§ What is being asked: Look below for the line with "kwiaty mniszek makro". Retype it and every line after it to the end, exactly, but leave out the pictures.
***
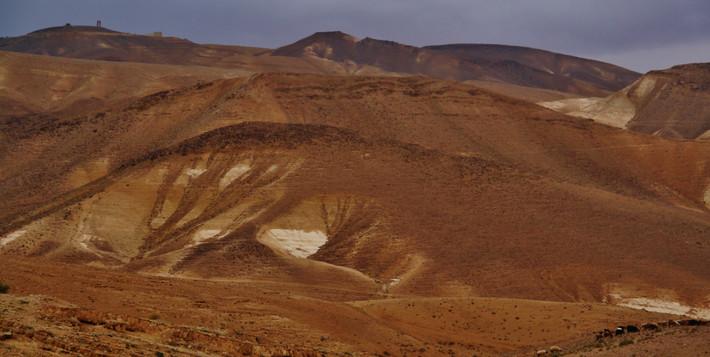 Judean Wilderness4.jpg
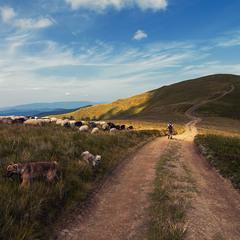 Про пастухів та подорожніх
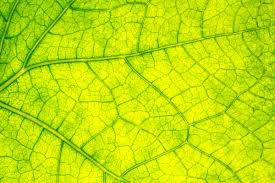 which plant cell organelle uses light energy to produce sugar cell structure and function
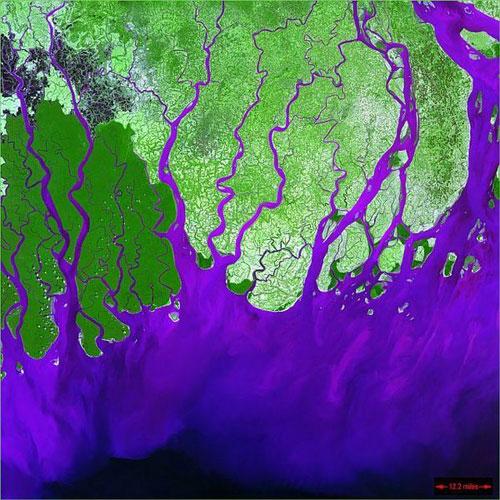 Ганг Delta - Россия спутниковое фото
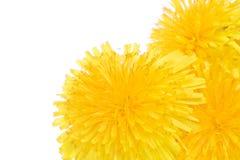 kwiaty mniszek makro drzewa zdjęcia royalty free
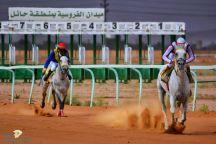 ميدان الفروسية بحائل يقيم حفل سباقه الـ 25 على كأس الإمارة غدًا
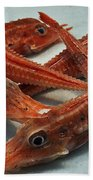 Red Cherry Shrimp In The Market Beach Towel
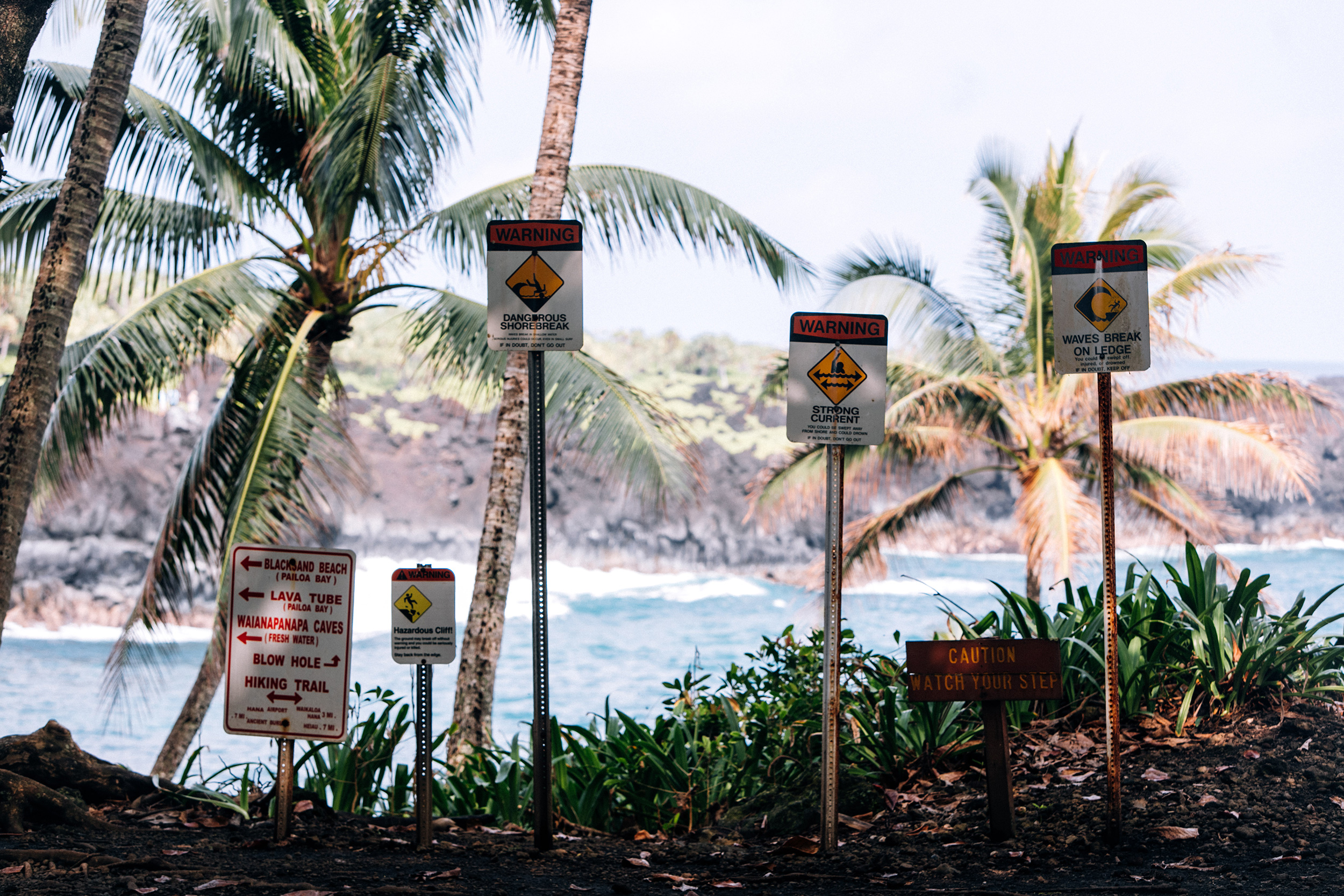 Maui water safety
***
§ Answer for the task:
 kwiaty mniszek makro drzewa zdjęcia royalty free
 ميدان الفروسية بحائل يقيم حفل سباقه الـ 25 على كأس الإمارة غدًا
 Red Cherry Shrimp In The Market Beach Towel
 Maui water safety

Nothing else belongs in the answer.